Mostra o quanto ele é envolto de amizade muito sincera e do amor que a gente tem um pelo outro, pela música, pelas pessoas e por tudo aquilo que a arte provoca de mais forte na humanidade, que é lembrar que estamos vivos, lembrar que temos condições de gerar coisas extremamente transformadoras. Temos dentro do nosso peito, uma energia de transformação social muito grande. Essa campanha está acontecendo e está tendo uma adesão gigantesca, as pessoas têm se sentido muito tocadas e estão colaborando. Isso é muito importante.
Nos últimos anos, a arte foi contestada em muitos momentos. Mas, agora, na pandemia tem sido principal aliada. Como você vê isso?
Arte sempre foi, né? Não é de hoje, mas, agora, de um modo muito brutal e cruel. Nos últimos anos, a arte tem recebido ataques gigantescos e nesse momento de atribulação, tenso, de tristeza, depressivo, a arte tem conseguido fazer milagres. A arte é aliada do amor, da indagação, do questionamento. É expressão cultural, emocional, espiritual e intelectual. É uma soma de tantos temperos, desejos e jeitos de se perceber ainda vivo. A arte, mais uma vez, mostra seu valor que é de mostrar o valor que cada pessoa tem.
O brilho de Amaro
Alexandre de Paula
É a luz certeira do piano de Amaro Freitas que ilumina a composição de Existe amor, EP lançado por Milton Nascimento e Criolo. A genialidade do músico pernambucano, exibida em duas das quatro faixas, eleva o conjunto a um nível maior. Não é que falte qualidade às outras duas canções, regidas pelo fundamental maestro Arthur Verocai, mas o virtuosismo de Amaro — distante de qualquer exibicionismo e sempre a serviço da música — traz a dimensão do assombro ao trabalho. Amaro traz o lampejo inesperado do craque, um drible absurdo e encantador em meio a um time de grandes jogadores e a uma partida, até então, muito competente.
Cais — parceria de Milton e Ronaldo Bastos do repertório do primeiro Clube da esquina — abre o EP. A interpretação piano e voz é arriscada e coloca Criolo em missão complexa. Cantar ao lado do mineiro já é ousadia, mas se arriscar em canção de difícil execução como Cais e sem a possível maquiagem de um arranjo com mais instrumentos torna o desafio muito maior. Cria do rap, o paulistano surpreende e consegue, mesmo dentro das limitações vocais, sair-se bem.

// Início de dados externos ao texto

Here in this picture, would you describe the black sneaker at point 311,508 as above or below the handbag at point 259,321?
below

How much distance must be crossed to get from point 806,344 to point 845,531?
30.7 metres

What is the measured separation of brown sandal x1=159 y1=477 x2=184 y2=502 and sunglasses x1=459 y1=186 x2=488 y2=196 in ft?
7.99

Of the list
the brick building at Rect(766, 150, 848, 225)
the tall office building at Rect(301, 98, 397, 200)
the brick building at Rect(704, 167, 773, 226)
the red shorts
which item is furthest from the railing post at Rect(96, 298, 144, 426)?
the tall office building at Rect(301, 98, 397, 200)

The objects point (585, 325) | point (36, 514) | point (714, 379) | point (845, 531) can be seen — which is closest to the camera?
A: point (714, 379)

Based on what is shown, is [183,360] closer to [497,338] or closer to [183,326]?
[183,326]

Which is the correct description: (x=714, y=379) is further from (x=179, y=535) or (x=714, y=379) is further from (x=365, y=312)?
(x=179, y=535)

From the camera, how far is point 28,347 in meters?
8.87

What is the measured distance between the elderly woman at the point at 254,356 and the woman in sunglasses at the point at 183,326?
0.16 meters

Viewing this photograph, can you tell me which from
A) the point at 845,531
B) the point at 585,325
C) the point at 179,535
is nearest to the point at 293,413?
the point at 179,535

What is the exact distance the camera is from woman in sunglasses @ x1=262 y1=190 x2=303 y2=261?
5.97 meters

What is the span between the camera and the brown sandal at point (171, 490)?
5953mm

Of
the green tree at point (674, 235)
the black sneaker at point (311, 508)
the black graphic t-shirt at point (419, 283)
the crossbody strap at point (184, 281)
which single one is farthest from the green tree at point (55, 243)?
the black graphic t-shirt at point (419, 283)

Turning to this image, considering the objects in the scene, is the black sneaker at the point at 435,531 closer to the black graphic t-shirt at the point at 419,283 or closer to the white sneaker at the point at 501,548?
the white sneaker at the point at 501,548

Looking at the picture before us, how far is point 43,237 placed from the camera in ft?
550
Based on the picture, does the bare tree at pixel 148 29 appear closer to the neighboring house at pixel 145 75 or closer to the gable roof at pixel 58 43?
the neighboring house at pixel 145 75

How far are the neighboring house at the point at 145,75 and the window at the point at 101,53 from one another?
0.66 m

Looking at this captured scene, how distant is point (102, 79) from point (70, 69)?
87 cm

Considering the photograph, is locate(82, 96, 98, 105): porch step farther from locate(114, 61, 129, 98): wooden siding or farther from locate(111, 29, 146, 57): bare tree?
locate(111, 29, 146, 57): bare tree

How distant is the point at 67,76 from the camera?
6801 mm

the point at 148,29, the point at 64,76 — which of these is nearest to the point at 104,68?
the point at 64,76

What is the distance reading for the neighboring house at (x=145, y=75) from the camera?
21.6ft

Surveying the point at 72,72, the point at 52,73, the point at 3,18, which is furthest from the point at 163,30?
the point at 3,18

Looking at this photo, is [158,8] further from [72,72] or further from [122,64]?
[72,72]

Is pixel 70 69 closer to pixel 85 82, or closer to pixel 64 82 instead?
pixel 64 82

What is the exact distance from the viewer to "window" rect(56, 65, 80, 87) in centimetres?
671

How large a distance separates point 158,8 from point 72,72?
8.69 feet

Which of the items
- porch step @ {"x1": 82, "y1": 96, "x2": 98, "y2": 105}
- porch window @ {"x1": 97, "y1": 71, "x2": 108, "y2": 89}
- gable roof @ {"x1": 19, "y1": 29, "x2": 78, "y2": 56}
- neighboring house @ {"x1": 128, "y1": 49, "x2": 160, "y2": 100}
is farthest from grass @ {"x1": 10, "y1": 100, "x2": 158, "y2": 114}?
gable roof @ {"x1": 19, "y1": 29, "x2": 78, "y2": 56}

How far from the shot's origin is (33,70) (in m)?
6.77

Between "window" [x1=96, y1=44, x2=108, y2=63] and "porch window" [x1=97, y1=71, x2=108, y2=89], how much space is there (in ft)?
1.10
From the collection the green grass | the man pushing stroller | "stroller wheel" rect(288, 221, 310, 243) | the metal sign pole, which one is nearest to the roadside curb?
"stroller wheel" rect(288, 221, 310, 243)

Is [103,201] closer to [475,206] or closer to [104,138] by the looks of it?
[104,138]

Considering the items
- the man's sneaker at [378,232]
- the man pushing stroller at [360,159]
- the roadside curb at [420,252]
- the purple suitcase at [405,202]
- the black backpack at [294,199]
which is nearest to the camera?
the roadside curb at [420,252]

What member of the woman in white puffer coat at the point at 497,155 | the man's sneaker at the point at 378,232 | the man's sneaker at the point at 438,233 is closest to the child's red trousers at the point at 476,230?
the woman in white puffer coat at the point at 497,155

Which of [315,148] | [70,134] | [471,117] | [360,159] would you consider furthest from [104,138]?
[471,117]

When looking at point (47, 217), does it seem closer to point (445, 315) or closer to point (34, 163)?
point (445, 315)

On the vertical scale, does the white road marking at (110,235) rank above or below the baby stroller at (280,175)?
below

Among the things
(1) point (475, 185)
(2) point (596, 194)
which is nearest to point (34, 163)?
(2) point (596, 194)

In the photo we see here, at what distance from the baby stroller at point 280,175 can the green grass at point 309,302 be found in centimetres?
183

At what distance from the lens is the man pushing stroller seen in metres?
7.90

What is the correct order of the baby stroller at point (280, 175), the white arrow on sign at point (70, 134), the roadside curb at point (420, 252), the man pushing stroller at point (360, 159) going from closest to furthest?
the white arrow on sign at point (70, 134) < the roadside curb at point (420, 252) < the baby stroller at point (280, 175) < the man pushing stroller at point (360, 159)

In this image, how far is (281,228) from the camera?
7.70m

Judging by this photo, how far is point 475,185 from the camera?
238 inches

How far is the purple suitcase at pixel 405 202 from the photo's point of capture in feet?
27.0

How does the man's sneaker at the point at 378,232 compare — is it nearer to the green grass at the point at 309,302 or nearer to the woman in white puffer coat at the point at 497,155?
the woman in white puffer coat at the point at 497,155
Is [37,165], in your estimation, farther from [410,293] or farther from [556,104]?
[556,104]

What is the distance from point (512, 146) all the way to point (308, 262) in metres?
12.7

A verve afiada de Criolo também brilha no breve disco, como nos versos contundentes de O tambor (parceria com Verocai). “Interminável é o dia em que a fome visita o irmão/ Pior que a fome é um dia de humilhação”, dispara o rapper. Da lavra de Criolo, Não existe amor em SP é a principal realização deste conjunto de músicas. O piano de Amaro e a voz de Milton, aliados aos versos que dialogam com o vazio dos dias atuais, tornam a canção maior e a versão, definitiva. Difícil imaginar a possibilidade de uma releitura melhor do que a registrada neste EP.
Em tempos dolorosos e pesados, o talento de Amaro, a contundência de Criolo e a potência de Milton são um recado, uma lembrança de que existe Brasil muito além da ignorância destes temporais.